Unlike most of his sex, the second John Chrysostom Wolfgang Theophilus Mozart (for we had given him the full name of the great musician, calling him simply Mozart for short) seemed to take an interest in the art of sewing. I may record as a proof of this that when my aunt Julia would be sewing on her machine, my hero would jump up into the vacancy between her spinal column and the chair, and there remain until he was dismissed. If he had been allowed a longer time to stay there than was given him, he would, probably, not have left so soon, but as to that I cannot positively speak.
Before recording the following incident I will repeat the aforesaid statement that every word of this biographical sketch is strictly true, and unto that fact I will set my signature and seal, any time you wish. (Possibly that is one particular in which this differs from most biographical sketches.)
Mozart’s saucer from which he was in the habit of eating and drinking, stood out in the kitchen by the sink. On the day of which I speak, he came in and told in plaintive accents that something was the matter. As I have remarked heretofore, he always left us in uncertainty as to what, for a time, at least. When questioned, however, he earnestly smelled of his empty saucer, and then, jumping up on the sink, put his paw on the cold water faucet, and then, descending, repeated his summons for aid. The saucer was speedily filled with water, and he drank long and eagerly.
This same incident was repeated in every particular, at another time, with the faucet in the bath-room upstairs.
On one occasion Mr.

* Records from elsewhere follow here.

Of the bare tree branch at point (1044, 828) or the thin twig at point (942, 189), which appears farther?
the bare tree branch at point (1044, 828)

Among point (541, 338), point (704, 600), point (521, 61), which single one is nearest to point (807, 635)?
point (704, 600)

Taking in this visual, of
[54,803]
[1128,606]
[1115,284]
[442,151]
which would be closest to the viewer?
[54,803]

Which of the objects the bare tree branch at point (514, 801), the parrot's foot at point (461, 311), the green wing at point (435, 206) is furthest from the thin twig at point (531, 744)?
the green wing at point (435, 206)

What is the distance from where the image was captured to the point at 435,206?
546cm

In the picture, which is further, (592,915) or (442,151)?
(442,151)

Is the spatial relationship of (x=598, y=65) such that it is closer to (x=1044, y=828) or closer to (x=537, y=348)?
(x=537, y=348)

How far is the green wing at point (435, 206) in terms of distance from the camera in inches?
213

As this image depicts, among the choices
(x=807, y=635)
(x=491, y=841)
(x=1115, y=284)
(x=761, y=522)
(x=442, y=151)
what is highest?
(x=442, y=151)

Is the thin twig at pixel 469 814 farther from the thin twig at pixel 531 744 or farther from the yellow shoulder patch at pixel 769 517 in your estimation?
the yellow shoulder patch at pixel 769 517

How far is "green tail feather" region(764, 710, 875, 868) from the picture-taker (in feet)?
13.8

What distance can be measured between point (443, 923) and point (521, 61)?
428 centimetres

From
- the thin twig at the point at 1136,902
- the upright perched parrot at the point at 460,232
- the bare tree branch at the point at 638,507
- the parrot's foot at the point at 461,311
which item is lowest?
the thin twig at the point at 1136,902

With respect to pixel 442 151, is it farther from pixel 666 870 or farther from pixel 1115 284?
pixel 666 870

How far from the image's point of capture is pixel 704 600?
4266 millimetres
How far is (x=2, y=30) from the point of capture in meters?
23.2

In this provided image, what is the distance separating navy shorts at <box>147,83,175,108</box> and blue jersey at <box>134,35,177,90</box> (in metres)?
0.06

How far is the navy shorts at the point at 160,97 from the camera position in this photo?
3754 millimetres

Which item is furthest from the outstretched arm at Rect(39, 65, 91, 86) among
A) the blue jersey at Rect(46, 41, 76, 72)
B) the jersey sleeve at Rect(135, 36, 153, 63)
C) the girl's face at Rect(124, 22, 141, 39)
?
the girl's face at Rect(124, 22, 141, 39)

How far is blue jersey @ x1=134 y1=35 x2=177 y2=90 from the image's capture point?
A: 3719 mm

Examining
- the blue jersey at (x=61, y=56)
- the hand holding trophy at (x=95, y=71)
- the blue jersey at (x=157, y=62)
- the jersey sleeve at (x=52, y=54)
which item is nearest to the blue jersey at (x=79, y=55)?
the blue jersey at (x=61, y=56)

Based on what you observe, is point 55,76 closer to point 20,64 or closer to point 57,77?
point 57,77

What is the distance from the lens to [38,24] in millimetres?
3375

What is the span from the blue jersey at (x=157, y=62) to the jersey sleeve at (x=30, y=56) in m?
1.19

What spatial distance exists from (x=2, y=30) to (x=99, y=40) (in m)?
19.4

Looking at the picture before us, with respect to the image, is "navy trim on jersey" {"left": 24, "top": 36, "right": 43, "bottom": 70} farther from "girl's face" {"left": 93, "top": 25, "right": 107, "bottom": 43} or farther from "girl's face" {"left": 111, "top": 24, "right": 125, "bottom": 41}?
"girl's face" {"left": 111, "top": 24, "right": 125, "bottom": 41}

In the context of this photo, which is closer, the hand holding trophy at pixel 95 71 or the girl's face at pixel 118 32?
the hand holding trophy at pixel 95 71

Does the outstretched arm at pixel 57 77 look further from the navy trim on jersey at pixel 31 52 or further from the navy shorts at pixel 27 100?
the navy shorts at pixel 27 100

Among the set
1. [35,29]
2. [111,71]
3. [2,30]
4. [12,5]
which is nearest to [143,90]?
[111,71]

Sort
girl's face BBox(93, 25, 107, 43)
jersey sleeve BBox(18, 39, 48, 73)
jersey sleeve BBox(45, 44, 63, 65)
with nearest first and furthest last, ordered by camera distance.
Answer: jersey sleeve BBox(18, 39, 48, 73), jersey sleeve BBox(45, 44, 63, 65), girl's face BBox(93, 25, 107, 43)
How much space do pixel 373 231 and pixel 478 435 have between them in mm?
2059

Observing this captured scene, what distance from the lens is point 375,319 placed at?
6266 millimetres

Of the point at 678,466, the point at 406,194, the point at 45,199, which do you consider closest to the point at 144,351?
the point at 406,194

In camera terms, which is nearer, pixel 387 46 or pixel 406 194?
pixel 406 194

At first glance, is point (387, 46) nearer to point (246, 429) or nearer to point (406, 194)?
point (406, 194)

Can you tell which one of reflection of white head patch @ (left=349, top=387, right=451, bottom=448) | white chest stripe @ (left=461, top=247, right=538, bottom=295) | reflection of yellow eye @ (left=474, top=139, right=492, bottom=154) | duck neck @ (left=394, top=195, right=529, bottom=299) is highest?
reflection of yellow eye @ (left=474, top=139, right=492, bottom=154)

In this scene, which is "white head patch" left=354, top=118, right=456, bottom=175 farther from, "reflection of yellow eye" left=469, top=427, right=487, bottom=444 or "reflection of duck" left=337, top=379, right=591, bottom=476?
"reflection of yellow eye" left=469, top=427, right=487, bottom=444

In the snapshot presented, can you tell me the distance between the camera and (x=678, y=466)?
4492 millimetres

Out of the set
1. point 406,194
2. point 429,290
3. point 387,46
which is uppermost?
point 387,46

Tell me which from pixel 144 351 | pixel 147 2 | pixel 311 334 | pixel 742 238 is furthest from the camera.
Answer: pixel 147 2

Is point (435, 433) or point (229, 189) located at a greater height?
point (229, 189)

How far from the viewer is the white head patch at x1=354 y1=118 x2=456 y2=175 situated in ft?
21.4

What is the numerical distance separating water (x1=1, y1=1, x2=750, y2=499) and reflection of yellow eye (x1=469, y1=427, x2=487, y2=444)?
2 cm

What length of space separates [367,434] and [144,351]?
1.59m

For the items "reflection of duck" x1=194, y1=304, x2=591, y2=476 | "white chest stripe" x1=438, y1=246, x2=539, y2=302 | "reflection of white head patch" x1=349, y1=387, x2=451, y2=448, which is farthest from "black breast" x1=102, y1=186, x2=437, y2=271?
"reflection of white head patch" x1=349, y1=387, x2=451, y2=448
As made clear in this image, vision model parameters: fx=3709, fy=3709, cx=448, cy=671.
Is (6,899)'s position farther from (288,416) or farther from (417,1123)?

Mozart did a most disgraceful thing—one that was enough to bring disrepute on any family—namely, he ran away. There were several cats living around our barn in those days, and whether he eloped with one of them or not, I never heard, but certain it was that he disappeared, and no trace of him could be found.
But after sin, remorse is sure to come, and conscience speaks earnestly to the sinner, so “in the stilly night,” when “slumber’s chains had bound” the inmates of our house, some of them were awakened by mournful and heart-rending sounds coming from the rear of the house. Under some circumstances, we might have thought we were being serenaded; one of the members of the household was despatched to the back door, to admit the runaway! The lost had returned! the prodigal had come home! And as he rested once more on his couch of carpeting, how sweet it must have smelled to him (in which respect he would have differed from us), and how soft it must have felt, because his conscience was at rest, and because he could once more sleep the sleep of the innocent! Some of his feline friends had returned to the door with him, and had uplifted their voices with his, but only the proper inhabitant of the house was admitted.
Paranete.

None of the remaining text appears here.